▶ TO DO
(1) Extract the passage of the LLVM thread between "Could you please" and "like the above.", inclusive.
(2) Decide whether each statement agrees with the LLVM thread, answering yes or no and quoting the deciding words: (a) In LLVM IR, pointers carry type information. (b) The main function allocates the array with an alignment of 8. (c) One participant considers adding function arguments that carry the array size.

▶ EXCERPTED TEXT
══════

What is the correct way to pass multidimensional arrays into a function and declare them? (original) (raw)
October 13, 2024, 12:27pm 1
Hey, everybody. I am writing my own simple programming language and faced the following situation.
@test.1 = private unnamed_addr constant [4 x i8] c"%i\0A\00", align 1
declare i32 @printf(ptr, ...)
define i64 @main() {
entry:
%array = alloca [3 x [3 x i64]], align 8
store [3 x [3 x i64]] [[3 x i64] [i64 0, i64 1, i64 3], [3 x i64] [i64 4, i64 5, i64 6], [3 x i64] [i64 7, i64 8, i64 9]], ptr %array, align 4
%calltmp = call i64 @test(ptr %array)
%calltmp1 = call i32 (ptr, ...) @printf(ptr @test.1, i64 %calltmp)
ret i64 0
}
define i64 @test(ptr %0) {
entry:
%gepus = getelementptr i64, ptr %0, i64 8
%1 = load i64, ptr %gepus, align 4
ret i64 %1
}
In main I declare a two-dimensional array and pass it to the arguments of my test function. In test I tried to take both a pointer and a regular LLVMArrayType as an argument, but as a result the array seems to become one-dimensional, despite the fact that if you address it directly without passing the function it remains two-dimensional.
Could you please tell me what I did wrong and how to correctly create and pass multidimensional arrays to a function in LLVM IR (LLVM C++ API)?
kparzysz October 14, 2024, 1:29pm 2
What the main function is passing to test is actually the address of the array. In LLVM IR pointers do not carry type information (they used to, but not anymore). When the test function wants to access an element of that array, all it needs is the type of the element (loads and stores do have types), and the offset of it from the beginning of the array. The block of memory that the initial pointer points to is still the storage for the multi-dimensional array, but how that offset is calculated is not important as long as it’s correct. If your frontend generates a gep with the original array type (in test), it can still be optimized into something like the above.
REDGAR October 14, 2024, 5:11pm 3
Is there any way to pass this type? Or can you please tell me how to implement the offset calculation in this case?
kparzysz October 14, 2024, 5:34pm 4
You can just create the gep with the original array type, e.g.
%gepus = getelementptr [3 x [3 x i64]], ptr %0, i64 0, i64 0, i64 1
%1 = load i64, ptr %gepus, align 4
REDGAR October 14, 2024, 6:15pm 5
Thanks for the answers! I already understand how to do it in case the array will be given a strictly defined size, but what to do in case I want to pass a two-dimensional array of variable size to the function, how do I get this size? I can try to add additional arguments with information about the array size to the function, but as if it would be one big crutch? So I was wondering how it is usually implemented in LLVM C++ API?

══════

Items drawn from a data source:

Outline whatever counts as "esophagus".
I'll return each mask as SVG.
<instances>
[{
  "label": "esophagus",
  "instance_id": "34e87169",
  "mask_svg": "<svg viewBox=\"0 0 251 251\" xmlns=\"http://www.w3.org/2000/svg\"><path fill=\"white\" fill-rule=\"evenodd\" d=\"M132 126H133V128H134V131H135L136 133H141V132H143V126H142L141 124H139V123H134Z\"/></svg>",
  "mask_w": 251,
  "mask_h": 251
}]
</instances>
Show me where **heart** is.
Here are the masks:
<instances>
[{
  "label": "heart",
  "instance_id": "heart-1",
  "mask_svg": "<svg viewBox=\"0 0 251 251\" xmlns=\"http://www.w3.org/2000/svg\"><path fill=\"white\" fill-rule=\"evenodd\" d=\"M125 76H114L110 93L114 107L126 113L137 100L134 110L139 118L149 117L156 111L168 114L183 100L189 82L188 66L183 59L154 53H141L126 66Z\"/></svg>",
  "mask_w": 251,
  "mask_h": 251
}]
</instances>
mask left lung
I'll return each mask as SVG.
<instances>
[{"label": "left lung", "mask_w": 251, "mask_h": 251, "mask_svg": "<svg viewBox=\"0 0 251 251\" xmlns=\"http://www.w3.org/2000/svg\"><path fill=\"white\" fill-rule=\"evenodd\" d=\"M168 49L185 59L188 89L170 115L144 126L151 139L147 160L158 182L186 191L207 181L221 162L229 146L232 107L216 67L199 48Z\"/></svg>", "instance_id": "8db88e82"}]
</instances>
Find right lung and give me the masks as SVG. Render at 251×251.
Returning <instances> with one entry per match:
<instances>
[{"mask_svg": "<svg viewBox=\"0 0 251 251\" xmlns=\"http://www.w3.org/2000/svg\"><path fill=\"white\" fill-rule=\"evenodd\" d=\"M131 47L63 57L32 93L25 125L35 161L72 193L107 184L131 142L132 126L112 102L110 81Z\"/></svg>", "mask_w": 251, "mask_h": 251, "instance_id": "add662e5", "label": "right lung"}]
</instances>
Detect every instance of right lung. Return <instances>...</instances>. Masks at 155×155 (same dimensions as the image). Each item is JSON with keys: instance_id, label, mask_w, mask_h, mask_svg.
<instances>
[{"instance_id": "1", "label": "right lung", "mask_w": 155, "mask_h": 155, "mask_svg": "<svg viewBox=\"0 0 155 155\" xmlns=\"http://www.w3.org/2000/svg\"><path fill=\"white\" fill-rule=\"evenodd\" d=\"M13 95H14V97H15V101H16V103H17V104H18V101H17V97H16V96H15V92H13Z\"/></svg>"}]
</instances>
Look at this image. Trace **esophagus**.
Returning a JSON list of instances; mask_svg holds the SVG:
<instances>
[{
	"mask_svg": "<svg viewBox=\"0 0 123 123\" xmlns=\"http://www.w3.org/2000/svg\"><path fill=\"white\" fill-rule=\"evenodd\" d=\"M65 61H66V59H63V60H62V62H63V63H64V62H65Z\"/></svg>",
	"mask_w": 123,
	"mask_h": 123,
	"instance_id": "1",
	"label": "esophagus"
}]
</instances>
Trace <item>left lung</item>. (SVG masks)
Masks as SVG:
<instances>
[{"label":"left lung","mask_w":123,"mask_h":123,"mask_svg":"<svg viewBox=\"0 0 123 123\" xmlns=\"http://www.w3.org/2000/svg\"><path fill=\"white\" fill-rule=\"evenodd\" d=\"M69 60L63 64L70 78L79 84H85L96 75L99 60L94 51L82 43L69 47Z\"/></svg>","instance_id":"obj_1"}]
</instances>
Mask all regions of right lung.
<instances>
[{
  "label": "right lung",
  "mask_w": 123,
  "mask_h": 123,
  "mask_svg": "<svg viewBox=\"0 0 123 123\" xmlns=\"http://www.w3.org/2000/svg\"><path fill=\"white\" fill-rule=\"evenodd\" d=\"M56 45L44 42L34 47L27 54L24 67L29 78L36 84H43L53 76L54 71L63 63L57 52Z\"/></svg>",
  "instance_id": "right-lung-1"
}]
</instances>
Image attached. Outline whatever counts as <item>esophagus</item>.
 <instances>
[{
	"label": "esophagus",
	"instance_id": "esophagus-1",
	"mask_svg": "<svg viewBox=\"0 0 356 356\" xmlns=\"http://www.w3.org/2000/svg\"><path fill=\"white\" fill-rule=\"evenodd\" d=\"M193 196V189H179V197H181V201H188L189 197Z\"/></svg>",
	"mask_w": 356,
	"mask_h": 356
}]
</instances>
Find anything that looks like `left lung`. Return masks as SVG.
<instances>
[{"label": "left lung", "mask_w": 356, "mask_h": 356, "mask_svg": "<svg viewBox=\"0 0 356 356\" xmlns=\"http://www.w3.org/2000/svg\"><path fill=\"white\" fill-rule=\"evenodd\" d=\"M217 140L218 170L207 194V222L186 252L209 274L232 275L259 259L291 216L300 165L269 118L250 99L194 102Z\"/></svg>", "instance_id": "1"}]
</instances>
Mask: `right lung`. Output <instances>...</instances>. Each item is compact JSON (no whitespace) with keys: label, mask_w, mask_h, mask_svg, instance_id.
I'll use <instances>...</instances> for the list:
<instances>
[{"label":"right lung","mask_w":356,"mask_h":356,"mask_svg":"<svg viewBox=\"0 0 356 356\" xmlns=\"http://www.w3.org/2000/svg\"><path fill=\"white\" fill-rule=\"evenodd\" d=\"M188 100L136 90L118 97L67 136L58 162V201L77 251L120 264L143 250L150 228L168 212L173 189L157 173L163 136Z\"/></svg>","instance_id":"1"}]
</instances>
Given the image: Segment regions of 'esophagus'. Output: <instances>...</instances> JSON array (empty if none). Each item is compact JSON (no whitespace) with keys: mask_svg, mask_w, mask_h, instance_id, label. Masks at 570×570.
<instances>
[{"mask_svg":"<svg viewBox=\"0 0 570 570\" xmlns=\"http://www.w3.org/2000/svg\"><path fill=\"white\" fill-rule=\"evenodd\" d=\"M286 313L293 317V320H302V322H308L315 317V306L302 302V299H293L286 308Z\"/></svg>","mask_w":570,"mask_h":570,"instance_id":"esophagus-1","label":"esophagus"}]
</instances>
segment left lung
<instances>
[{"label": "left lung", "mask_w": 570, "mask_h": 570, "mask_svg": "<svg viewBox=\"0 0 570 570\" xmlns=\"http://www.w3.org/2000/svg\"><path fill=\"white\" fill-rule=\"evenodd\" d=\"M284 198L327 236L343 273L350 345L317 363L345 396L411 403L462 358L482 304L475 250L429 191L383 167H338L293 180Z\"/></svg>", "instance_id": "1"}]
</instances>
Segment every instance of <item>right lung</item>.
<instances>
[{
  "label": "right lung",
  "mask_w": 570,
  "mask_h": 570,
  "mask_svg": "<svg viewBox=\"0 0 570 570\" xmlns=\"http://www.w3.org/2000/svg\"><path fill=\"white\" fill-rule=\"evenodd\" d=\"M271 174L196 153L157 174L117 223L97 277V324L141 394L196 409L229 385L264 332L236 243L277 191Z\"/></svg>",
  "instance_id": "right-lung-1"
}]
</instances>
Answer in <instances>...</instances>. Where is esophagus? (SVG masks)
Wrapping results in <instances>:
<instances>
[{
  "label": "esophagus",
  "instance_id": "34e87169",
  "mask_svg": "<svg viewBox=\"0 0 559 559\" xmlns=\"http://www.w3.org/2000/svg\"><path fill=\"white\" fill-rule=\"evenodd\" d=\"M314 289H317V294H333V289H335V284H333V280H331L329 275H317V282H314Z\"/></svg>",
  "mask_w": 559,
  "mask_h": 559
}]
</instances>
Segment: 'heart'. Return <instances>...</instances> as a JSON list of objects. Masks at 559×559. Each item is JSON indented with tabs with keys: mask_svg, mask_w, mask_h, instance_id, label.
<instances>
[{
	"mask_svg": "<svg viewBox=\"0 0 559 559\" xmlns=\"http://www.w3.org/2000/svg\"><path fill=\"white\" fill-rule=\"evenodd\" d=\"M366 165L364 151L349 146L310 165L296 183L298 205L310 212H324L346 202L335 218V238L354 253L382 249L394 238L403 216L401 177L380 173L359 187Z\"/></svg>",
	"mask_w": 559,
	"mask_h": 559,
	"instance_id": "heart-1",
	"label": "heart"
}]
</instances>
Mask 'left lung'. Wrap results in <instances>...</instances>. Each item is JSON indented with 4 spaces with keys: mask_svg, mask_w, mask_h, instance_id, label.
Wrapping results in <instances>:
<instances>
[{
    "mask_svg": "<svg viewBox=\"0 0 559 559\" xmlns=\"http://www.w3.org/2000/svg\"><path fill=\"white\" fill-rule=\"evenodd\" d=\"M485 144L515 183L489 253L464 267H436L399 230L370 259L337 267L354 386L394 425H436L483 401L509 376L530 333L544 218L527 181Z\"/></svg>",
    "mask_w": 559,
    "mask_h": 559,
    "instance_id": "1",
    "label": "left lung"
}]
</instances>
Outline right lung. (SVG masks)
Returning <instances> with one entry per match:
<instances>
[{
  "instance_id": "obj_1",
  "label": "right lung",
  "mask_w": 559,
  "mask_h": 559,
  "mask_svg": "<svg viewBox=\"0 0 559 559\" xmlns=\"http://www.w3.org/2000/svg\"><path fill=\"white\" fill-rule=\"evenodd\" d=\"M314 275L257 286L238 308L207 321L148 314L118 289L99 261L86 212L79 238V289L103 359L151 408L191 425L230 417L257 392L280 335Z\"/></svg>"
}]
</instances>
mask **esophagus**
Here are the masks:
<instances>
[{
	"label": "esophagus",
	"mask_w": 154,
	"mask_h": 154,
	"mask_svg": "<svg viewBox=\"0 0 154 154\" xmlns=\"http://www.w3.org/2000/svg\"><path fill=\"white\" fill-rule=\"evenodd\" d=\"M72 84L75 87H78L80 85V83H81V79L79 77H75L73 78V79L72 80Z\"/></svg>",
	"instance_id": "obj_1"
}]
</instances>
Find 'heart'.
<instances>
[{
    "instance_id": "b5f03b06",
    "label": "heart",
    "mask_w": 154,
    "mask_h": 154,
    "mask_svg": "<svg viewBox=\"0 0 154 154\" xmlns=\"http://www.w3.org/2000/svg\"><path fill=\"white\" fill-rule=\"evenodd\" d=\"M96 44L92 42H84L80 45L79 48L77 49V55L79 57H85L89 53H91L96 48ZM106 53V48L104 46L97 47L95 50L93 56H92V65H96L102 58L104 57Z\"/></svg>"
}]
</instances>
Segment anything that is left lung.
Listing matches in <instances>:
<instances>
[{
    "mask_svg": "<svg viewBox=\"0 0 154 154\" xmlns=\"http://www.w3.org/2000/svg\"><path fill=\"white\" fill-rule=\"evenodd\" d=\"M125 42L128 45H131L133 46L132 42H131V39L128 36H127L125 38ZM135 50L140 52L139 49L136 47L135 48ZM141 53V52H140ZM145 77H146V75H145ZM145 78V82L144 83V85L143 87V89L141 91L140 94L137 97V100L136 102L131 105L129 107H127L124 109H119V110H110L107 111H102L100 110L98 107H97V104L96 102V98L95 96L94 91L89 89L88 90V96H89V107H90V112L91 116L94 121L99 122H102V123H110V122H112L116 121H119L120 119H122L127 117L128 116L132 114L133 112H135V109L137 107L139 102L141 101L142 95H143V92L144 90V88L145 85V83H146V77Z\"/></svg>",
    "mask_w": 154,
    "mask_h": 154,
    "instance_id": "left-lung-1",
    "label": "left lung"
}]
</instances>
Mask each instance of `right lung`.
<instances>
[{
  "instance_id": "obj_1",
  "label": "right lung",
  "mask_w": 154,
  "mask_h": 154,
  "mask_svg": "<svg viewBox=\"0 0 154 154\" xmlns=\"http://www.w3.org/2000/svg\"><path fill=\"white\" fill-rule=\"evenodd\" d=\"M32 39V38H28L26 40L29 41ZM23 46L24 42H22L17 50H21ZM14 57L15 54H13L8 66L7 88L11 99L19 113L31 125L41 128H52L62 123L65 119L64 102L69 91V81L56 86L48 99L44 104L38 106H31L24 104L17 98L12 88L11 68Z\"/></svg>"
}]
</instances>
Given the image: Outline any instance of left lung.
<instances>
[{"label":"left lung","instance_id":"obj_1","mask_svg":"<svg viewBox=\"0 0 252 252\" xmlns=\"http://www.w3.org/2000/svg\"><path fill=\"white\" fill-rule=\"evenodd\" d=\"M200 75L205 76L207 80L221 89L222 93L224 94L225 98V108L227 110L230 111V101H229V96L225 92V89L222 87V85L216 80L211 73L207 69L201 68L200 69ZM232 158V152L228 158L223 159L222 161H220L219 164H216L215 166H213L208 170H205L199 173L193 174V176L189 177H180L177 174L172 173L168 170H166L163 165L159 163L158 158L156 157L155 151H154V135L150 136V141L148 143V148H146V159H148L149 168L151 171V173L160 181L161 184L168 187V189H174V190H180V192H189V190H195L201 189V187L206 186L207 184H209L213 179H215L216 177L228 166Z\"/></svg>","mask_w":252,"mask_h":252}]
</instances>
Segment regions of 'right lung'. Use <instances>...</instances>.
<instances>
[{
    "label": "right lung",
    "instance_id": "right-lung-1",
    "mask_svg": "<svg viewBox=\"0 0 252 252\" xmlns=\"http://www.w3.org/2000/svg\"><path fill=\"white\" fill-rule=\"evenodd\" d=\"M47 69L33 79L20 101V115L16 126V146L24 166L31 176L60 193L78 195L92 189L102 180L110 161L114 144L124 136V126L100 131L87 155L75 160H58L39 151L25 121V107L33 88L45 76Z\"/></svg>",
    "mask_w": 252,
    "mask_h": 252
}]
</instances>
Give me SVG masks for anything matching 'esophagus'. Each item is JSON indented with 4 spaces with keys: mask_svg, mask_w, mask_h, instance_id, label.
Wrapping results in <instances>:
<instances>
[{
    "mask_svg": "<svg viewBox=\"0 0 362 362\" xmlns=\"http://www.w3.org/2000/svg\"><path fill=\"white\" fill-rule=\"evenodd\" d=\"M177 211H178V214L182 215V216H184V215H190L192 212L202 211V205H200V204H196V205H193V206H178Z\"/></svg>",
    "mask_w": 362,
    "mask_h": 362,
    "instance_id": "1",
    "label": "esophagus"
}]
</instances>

══════

▶ ANSWERS TO EACH TASK
(1)
Could you please tell me what I did wrong and how to correctly create and pass multidimensional arrays to a function in LLVM IR (LLVM C++ API)?
kparzysz October 14, 2024, 1:29pm 2
What the main function is passing to test is actually the address of the array. In LLVM IR pointers do not carry type information (they used to, but not anymore). When the test function wants to access an element of that array, all it needs is the type of the element (loads and stores do have types), and the offset of it from the beginning of the array. The block of memory that the initial pointer points to is still the storage for the multi-dimensional array, but how that offset is calculated is not important as long as it’s correct. If your frontend generates a gep with the original array type (in test), it can still be optimized into something like the above.

(2)
(a) No: "In LLVM IR pointers do not carry type information (they used to, but not anymore)."
(b) Yes: "%array = alloca [3 x [3 x i64]], align 8"
(c) Yes: "I can try to add additional arguments with information about the array size to the function"